Researchers note that Bahamut works with multiple consumers, who have an eye for work openings that give it more money—and some nation-states have the most money to spend on campaigning when it comes to funding—these are all just too diverse profiles and geographical areas of their victims to match their priorities with a single bad actor's interests. 

"Threat actor identification can be challenging for threat researchers due to several factors, such as overlapping infrastructure, disparate targeting, and unusual tactics. This is especially true when only part of a campaign is outsourced," said the report. 

Although networks can be difficult to defend against specific cyber-attacks, it is possible that companies apply cyber protection practices to help them keep out intrusions, such as having remote access for those who need them and always monitoring the network for unauthorized behaviors which are deemed suspicious.

Microsoft made CodeQL Queries Public for SolarWinds Attack Detection

 

Microsoft has won acclaim from security researchers by making its CodeQL queries public so any association could utilize the open-source tools to analyze if they encountered any vulnerabilities from the SolarWinds hack or similar supply chain attacks. "There is no guarantee that the malicious actor is constrained to the same functionality or coding style in other operations, so these queries may not detect other implants that deviate significantly from the tactics seen in the Solorigate implant," Microsoft says. "These should be considered as just a part in a mosaic of techniques to audit for compromise." 

CodeQL queries code as though it were information, which allows developers to compose a query that discovers all the variations of a vulnerability, and afterward share it with others. CodeQL is an open-source semantic code analysis engine that works in two stages. First, as a feature of the compilation of source code into binaries, CodeQL fabricates a database that catches the model of the compiling code.

"For interpreted languages, it parses the source and builds its own abstract syntax tree model, as there is no compiler. Second, once constructed, this database can be queried repeatedly like any other database. The CodeQL language is purpose-built to enable the easy selection of complex code conditions from the database," Microsoft notes. 

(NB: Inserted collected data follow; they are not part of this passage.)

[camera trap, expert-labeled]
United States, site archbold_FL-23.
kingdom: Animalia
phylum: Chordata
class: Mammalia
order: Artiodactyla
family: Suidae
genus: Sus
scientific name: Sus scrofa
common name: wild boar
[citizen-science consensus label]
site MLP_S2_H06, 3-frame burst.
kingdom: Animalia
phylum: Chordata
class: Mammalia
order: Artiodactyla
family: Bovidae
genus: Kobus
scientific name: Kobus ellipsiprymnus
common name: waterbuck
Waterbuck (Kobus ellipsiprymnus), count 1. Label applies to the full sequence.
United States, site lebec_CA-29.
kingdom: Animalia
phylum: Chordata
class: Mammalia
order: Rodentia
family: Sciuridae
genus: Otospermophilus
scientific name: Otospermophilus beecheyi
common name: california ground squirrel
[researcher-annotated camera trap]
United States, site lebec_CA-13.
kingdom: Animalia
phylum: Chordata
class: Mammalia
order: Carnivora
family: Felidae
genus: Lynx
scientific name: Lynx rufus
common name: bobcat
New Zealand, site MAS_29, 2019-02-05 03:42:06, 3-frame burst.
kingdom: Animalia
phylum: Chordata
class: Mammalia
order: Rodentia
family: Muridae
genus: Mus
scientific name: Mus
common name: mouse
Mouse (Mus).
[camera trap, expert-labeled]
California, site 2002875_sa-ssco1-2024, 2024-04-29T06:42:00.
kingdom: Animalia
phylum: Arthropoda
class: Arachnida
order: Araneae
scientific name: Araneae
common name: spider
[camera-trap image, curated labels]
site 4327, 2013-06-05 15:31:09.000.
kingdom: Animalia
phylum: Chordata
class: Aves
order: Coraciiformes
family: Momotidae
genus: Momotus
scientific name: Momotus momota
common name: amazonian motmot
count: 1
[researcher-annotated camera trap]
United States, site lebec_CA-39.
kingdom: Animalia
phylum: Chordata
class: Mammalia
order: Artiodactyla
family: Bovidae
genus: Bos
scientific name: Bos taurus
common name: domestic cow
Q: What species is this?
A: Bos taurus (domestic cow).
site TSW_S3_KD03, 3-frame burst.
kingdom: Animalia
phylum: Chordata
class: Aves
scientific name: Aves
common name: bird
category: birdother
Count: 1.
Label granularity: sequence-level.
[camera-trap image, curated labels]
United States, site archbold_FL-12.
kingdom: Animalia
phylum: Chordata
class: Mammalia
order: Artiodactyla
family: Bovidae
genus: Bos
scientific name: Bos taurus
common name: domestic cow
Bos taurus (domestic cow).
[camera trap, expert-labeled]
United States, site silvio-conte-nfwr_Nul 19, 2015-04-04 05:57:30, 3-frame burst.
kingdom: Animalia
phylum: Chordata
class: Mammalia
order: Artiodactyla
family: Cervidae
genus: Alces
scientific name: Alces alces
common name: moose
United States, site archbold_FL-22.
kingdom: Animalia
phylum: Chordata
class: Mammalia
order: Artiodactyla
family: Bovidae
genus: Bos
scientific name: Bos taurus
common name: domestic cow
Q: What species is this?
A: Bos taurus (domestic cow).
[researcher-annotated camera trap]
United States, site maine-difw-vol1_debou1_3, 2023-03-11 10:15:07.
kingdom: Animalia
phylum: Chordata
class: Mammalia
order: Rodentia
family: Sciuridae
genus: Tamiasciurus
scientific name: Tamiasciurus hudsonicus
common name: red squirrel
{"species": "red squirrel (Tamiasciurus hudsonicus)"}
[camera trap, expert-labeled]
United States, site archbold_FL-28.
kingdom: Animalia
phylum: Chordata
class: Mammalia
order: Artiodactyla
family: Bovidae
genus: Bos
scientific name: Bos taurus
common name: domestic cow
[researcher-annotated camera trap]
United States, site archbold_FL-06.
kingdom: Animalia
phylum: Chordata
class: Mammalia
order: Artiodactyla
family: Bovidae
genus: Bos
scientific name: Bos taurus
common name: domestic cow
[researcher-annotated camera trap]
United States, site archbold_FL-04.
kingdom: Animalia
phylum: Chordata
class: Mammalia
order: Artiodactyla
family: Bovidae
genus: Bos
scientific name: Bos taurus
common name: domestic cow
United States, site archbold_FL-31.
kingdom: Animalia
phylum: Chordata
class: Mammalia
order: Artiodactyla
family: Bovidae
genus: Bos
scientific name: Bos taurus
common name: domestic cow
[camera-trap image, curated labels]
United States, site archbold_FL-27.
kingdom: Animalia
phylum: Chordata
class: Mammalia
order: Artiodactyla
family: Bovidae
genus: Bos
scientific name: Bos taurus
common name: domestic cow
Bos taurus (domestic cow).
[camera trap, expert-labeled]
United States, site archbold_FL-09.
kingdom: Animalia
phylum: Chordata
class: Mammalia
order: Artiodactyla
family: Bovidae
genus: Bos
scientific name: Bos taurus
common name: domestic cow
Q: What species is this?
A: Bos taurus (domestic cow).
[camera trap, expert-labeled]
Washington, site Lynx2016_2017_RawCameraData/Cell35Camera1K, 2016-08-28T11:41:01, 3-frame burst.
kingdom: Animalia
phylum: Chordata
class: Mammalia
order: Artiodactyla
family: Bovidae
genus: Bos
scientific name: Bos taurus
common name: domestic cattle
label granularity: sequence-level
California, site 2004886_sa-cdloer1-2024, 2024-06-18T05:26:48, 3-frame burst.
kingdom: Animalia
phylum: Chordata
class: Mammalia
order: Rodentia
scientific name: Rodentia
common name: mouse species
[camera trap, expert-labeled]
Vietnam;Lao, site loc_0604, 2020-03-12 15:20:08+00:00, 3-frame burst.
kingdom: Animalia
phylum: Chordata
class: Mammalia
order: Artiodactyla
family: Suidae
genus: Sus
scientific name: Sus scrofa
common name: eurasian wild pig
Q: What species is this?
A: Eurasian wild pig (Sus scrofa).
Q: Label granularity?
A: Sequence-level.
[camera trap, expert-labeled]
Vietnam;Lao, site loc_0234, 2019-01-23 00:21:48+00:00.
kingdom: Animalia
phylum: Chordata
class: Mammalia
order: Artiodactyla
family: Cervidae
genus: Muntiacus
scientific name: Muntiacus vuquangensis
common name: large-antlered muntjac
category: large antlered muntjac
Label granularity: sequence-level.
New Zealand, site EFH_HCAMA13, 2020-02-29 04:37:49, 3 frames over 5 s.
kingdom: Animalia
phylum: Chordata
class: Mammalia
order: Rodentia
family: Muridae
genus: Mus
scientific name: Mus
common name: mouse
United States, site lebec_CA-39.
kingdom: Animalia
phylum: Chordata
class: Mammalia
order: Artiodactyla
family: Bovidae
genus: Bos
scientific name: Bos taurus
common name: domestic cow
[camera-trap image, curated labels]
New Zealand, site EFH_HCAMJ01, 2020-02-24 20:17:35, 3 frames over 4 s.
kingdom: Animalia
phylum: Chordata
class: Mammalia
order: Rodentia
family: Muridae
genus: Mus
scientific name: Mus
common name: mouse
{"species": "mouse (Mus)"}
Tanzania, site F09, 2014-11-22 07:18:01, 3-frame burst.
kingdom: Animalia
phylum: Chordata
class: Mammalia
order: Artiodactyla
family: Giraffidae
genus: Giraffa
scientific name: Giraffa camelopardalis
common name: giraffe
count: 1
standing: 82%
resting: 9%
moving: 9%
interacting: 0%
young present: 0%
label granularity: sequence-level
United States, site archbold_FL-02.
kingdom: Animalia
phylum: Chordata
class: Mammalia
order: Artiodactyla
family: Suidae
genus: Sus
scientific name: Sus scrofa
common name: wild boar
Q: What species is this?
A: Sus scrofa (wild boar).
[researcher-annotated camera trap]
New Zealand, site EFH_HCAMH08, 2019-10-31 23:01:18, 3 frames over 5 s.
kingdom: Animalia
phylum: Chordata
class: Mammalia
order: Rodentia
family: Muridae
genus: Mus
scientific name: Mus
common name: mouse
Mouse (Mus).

In a blog post that details how it utilized the CodeQL technique, Microsoft alluded to the SolarWinds assault as Solorigate. For this situation, the attacker got into the remote management software servers of numerous organizations and infused a backdoor into the SolarWinds Orion software update. The attacker modified the binaries in Orion and dispersed them via previously legitimate update channels. This let the assailant remotely perform vindictive activities, such as credential theft, privilege escalation, and lateral movement to steal sensitive information. 

Microsoft said the SolarWinds incident has reminded associations to reflect not just on their readiness to respond to sophisticated attacks, but also the strength of their own codebases. In the blog, Microsoft clarifies its utilization of CodeQL queries to examine its source code at scale and preclude the presence of the code-level indicators of compromise (IoCs) and coding patterns associated with Solorigate.